For one thing, the aiming is terrible whether you're using Kinect or not. With Kinect, you're theoretically supposed to aim your hand like it's a gun, and effectively live out a way more boring version of this. Except that's really tiring after a while, and also patently unnecessary. You can just lift your hand up a bit so it recognizes that your arms are there, and then you're fine. It's like you're shooting bullets out of your palms, but whatever. The bigger issue is that the aiming reticle is jittery and also slow as hell. It takes seconds (as in plural) to move the reticle from one side of the screen to the other. It's even worse if you play with a controller, though maybe that should be of no surprise. No light gun game translates well to dual-analog sticks, but the fact that it still sucks with Kinect is pretty astounding.

That's the least of Blackwater's gameplay sins. More atrocious are the enemies and level designs, which dart violently between stump-stupid and frustratingly harrowing. Roughly half the enemies in the game will dart out from cover and then just kind of stand there while blurting out lines that sound about a step away from South Park's "Durka Durka!" terrorist dialogue. Forever. They will never move. Only after you shoot every other enemy on screen will they bother to shoot, but they still won't move. As for the ones who do demonstrate cognitive ability, they're still usually pretty easy to blow away, except for a random few who are such crack shots that they can basically pick you off entirely in three shots. This is where cover presumably comes into play, except that the cover mechanics are largely broken. If you're standing right next to a perfectly placed wall, then great, you can just hide behind it until your health regenerates. If you have to crouch, or bend in any sort of awkward way, most times the game has no idea what the hell you're trying to do, and just makes you stand there, soaking up bullets like they were glorious, life-giving sunlight.

If you buy Blackwater, the terrorists don't win. However, the next step below terrorists (mercenaries) do.
If you buy Blackwater, the terrorists don't win. However, the next step below terrorists (mercenaries) do.

Once you do die, you have to replay the entire level over again. All of it.
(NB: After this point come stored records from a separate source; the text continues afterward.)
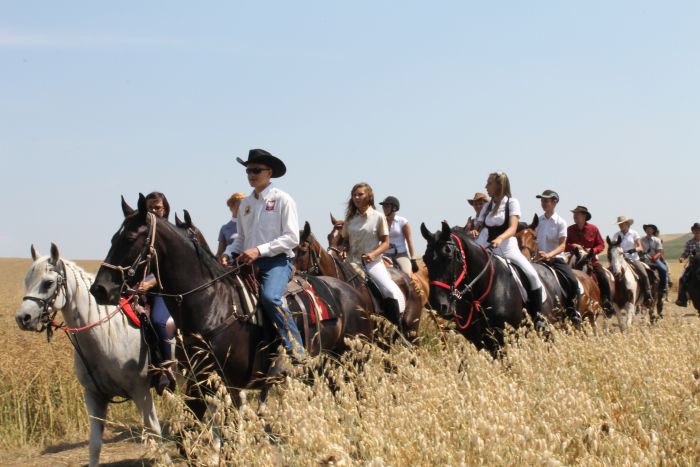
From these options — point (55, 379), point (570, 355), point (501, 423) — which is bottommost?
point (55, 379)

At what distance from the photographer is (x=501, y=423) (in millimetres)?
3869

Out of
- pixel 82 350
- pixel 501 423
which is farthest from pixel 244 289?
pixel 501 423

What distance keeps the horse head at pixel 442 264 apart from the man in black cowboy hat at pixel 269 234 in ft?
6.07

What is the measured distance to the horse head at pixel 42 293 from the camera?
7.34m

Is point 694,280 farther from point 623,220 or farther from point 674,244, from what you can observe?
point 674,244

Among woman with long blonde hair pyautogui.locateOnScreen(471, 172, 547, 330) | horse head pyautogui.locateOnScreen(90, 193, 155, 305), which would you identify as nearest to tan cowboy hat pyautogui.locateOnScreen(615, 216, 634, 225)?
woman with long blonde hair pyautogui.locateOnScreen(471, 172, 547, 330)

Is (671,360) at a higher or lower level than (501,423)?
lower

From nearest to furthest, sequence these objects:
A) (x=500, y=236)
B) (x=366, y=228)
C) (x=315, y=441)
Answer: (x=315, y=441)
(x=500, y=236)
(x=366, y=228)

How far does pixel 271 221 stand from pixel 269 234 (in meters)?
0.12

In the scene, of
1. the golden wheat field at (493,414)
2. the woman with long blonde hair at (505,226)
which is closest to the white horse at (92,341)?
the golden wheat field at (493,414)

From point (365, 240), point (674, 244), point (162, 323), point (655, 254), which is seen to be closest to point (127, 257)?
point (162, 323)

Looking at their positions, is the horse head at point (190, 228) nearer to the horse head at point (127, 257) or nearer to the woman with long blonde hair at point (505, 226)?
the horse head at point (127, 257)

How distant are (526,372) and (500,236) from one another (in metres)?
4.32

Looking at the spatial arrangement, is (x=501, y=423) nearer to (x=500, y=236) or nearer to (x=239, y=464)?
(x=239, y=464)
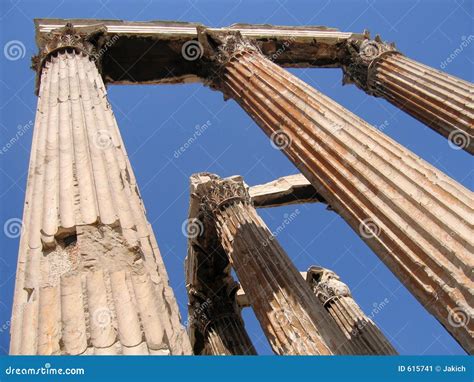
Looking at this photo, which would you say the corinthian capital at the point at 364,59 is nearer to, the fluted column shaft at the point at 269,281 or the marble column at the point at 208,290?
the fluted column shaft at the point at 269,281

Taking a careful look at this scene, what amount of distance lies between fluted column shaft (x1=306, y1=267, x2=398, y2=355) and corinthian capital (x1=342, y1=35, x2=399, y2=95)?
7089mm

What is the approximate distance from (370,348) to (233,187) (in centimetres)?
628

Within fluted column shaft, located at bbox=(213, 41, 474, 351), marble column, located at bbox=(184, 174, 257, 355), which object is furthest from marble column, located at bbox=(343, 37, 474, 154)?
marble column, located at bbox=(184, 174, 257, 355)

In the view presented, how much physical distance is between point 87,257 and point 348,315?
47.3 feet

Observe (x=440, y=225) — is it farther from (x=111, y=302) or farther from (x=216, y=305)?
(x=216, y=305)

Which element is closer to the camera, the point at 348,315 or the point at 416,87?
the point at 416,87

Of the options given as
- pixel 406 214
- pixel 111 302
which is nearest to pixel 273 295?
pixel 406 214

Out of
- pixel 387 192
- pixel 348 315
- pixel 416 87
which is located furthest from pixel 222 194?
pixel 387 192

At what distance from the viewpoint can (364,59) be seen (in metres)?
16.4

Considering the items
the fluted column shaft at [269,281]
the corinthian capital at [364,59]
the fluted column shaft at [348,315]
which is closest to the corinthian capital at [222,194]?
the fluted column shaft at [269,281]

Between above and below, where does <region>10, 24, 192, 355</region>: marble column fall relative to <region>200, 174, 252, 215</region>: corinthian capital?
below

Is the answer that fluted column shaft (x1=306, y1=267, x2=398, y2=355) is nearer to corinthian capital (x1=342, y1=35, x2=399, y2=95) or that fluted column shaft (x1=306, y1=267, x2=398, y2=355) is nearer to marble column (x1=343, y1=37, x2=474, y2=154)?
marble column (x1=343, y1=37, x2=474, y2=154)

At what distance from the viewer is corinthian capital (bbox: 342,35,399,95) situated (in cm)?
1595

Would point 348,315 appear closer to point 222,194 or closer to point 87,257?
point 222,194
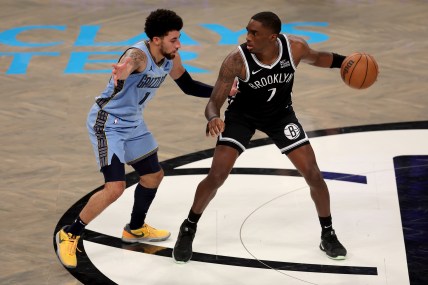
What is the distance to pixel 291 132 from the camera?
7.36 metres

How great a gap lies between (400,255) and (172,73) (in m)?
2.18

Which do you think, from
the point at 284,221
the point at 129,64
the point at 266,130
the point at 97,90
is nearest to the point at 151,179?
the point at 266,130

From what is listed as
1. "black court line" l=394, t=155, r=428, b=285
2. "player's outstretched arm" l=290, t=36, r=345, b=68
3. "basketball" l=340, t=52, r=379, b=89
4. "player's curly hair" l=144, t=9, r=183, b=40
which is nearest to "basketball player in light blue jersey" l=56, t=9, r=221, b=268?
"player's curly hair" l=144, t=9, r=183, b=40

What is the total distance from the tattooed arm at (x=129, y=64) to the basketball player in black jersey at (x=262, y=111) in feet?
1.85

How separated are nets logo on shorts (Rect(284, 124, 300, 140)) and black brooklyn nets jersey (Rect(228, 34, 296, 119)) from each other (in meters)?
0.16

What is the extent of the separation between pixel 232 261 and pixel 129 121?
4.19 feet

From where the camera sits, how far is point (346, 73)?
7.75 meters

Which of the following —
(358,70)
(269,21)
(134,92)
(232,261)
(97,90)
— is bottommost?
(232,261)

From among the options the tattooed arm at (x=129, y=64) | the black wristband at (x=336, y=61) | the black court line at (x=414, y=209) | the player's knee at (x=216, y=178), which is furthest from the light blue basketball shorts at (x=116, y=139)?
the black court line at (x=414, y=209)

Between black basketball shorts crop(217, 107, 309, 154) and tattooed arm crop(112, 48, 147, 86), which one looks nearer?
tattooed arm crop(112, 48, 147, 86)

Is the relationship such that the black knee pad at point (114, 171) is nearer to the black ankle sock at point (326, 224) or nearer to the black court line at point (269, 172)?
the black ankle sock at point (326, 224)

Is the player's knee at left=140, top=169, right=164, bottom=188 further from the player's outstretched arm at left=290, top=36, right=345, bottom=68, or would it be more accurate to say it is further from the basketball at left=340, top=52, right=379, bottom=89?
the basketball at left=340, top=52, right=379, bottom=89

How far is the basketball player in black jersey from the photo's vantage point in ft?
23.6

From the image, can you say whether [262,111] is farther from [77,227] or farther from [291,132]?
[77,227]
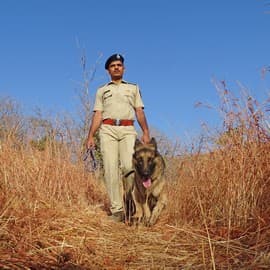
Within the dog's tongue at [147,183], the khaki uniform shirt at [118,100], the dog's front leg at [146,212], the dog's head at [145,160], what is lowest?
the dog's front leg at [146,212]

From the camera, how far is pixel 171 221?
4.73m

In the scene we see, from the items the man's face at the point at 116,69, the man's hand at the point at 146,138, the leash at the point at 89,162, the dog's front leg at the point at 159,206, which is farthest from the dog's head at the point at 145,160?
the leash at the point at 89,162

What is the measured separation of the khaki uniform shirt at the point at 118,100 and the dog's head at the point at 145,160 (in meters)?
0.48

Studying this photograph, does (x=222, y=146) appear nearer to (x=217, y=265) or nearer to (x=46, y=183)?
(x=217, y=265)

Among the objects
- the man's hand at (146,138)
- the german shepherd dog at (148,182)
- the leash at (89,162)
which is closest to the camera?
the german shepherd dog at (148,182)

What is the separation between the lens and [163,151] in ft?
20.9

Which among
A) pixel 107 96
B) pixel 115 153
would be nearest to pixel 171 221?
pixel 115 153

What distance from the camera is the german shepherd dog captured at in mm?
5363

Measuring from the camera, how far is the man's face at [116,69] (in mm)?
5621

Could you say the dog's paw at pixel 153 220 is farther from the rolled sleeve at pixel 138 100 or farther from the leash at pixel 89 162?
Result: the leash at pixel 89 162

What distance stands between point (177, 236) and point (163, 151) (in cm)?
273

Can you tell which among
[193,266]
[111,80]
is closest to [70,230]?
[193,266]

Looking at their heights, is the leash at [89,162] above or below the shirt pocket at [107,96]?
below

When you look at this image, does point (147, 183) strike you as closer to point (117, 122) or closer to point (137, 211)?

Granted, most levels last between 5-7 minutes, but that's still a decent chunk of content you're going to be repeating again and again, until you either figure out which enemy is randomly really good at shooting you, or you quit in pure frustration. I'm not sure if it's an accidental bonus or something close to tragic, but ultimately you'll only be doing any of this for maybe 90 minutes total. The campaign is ludicrously short, which gives one the impression that this game may have been intended for arcades at one point in its development cycle. What to do when you finish that 90 minute campaign? You could replay the same godawful levels you just played for better scores, or you could try out the barely-stitched-on multiplayer component, though that would entail subjecting friends to this game's various unpleasantries. With friends like you, who needs private military contractors?
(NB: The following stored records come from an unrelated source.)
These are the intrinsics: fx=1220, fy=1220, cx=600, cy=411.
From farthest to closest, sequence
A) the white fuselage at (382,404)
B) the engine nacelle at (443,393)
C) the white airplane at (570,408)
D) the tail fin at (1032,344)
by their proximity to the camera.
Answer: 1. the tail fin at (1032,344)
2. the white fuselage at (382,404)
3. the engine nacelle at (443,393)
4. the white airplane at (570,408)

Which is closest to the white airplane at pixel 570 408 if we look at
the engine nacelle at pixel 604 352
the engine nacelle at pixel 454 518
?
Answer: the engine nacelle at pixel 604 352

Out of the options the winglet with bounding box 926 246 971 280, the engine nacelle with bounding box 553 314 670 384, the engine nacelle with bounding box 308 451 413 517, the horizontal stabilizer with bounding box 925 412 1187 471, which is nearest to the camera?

All of this misery for $50 a pop. An hour and a half of busted-ass light gun shooting that barely masks the deplorable PR message underneath. In effect, buyers of Blackwater are paying for propaganda. They're handing over money to a shady group of alleged killers for the privilege of being told that these guys aren't shady or killers or anything to that effect. The only good news is that the message is altogether lost in a sea of half-baked gameplay, barely-functioning graphics, and horrible one-liners. I don't know if the folks at publisher 505 Games actually sympathize with these dirtbags, or just figured they could make a quick, easy buck with this thing, but that they, and developer Zombie Studios have even failed to make the compelling propaganda tool they were tasked with is, in a way, kind of perfect. Shame on everyone involved.